The flash-spotting method was particularly useful when sound-ranging was difficult, but was less accurate and of limited range. However, when coupled with aerial observation and sound-ranging it made the location of German guns extraordinarily accurate. Counter-battery ‘unregistered’ or ‘predicted’ fire would then not require direct observation of the target. The German observers were better placed on ridges, hilltops and high ground and declined similar sound-ranging development.
The Somme, 1916
By July 1916, the earlier French losses at Verdun had so reduced them that the British Army now became ‘the offensive motor of the alliance’ (Hughes 1992, 82). Hughes continued:
The beginning of the Somme campaign could hardly have been less auspicious. It was a military calamity. … During the Spring of 1916, … the British Army trained hundreds of thousands of Kitchener's new army volunteers. The artillery meanwhile stockpiled hundreds of thousands of shells … and accepted the new guns the Ministry had managed to construct. These were used to fire the first sustained bombardment of the Royal Artillery for eight days, consuming over a million and a half shells. When this concluded … 120,000 troops advanced on the German positions. But by the end of the day, about 50% … were casualties, in return for no significant gains in territory. Indeed, most assaults got no further than the uncut German [barbed] wire, and the men were slaughtered there by German machine-gun and artillery fire.
The Somme campaign did not end with this carnage however; it continued for another five months, until winter rains finally brought it to a close. British casualties rose to 420,000. This long series of attacks did produce a significant advance, however, the ‘creeping barrage’, in which the gunners fired a tight, moving barrage just ahead of the infantry to shield it as it crossed no-man's-land and reached the German trenches largely unimpeded (Hughes 1992, Prior and Wilson 2005).

====

● **To do**
a - Answer these questions using the artillery text:
(i) How many days did the first sustained bombardment of the Royal Artillery last?
(ii) Where were the German observers better placed?
(iii) What figure did British casualties rise to in the Somme campaign?
b - Reproduce the artillery text word for word, from "The flash-spotting method" up to and including "similar sound-ranging development.".
The data here come from a source other than the text.

● **Data extracts**
====

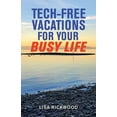thumbnail image 1 of Tech-Free Vacations for Your Busy Life, 1 of 1
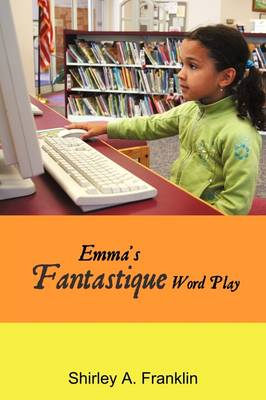 Emma's Fantastique Word Play (Paperback)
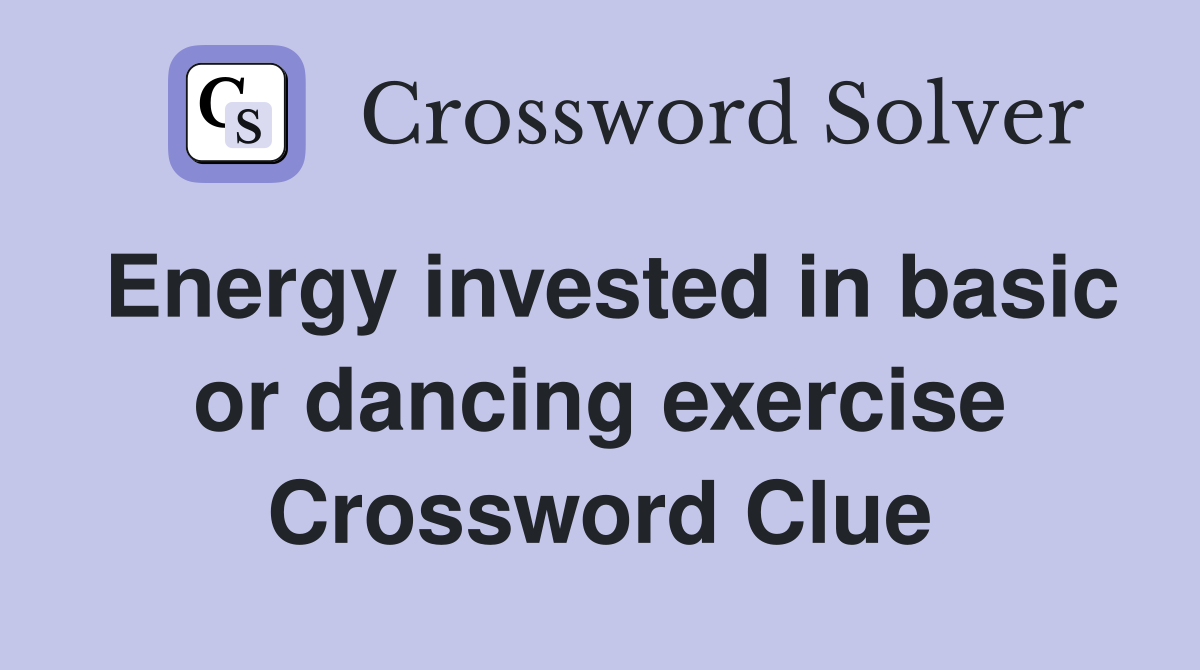 Energy invested in basic or dancing exercise Crossword Clue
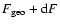 $F_{{\rm geo}}+{\rm d}F$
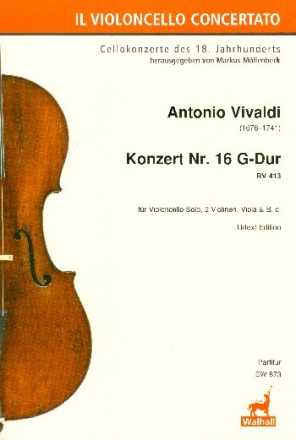 Konzert G-Dur Nr.16 RV413 fr Violoncello solo, 2 Violinen, Viola und Bc Partitur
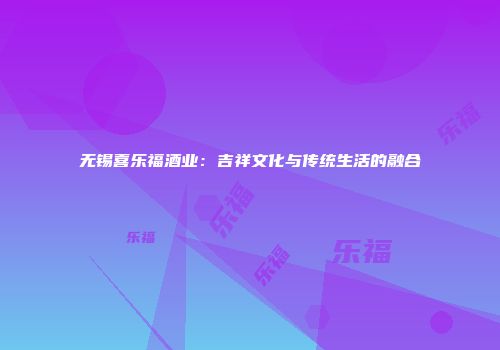 无锡喜乐福酒业：吉祥文化与传统生活的融合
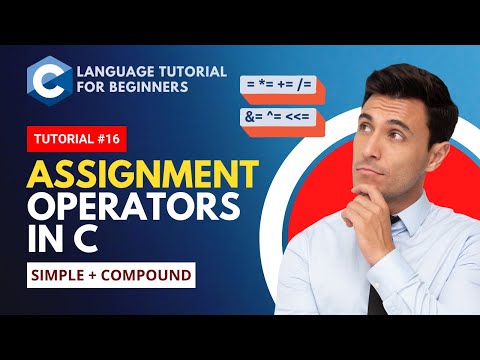 Assignment Operators in C: C Language Tutorial for Beginners #16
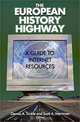 The European History Highway: A Guide to Internet Resources, Dennis A. Trinkle, Scott A. Merriman 
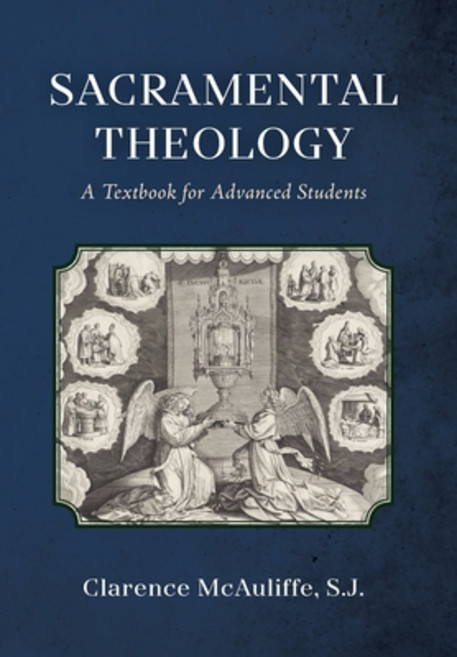 (영문도서) Sacramental Theology: A Textbook for Advanced Students Hardcover, OS Justi Press, English, 9781960711892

====

● **Solutions for each task**
a -
(i) Eight days.
(ii) On ridges, hilltops and high ground.
(iii) 420,000.

b -
The flash-spotting method was particularly useful when sound-ranging was difficult, but was less accurate and of limited range. However, when coupled with aerial observation and sound-ranging it made the location of German guns extraordinarily accurate. Counter-battery ‘unregistered’ or ‘predicted’ fire would then not require direct observation of the target. The German observers were better placed on ridges, hilltops and high ground and declined similar sound-ranging development.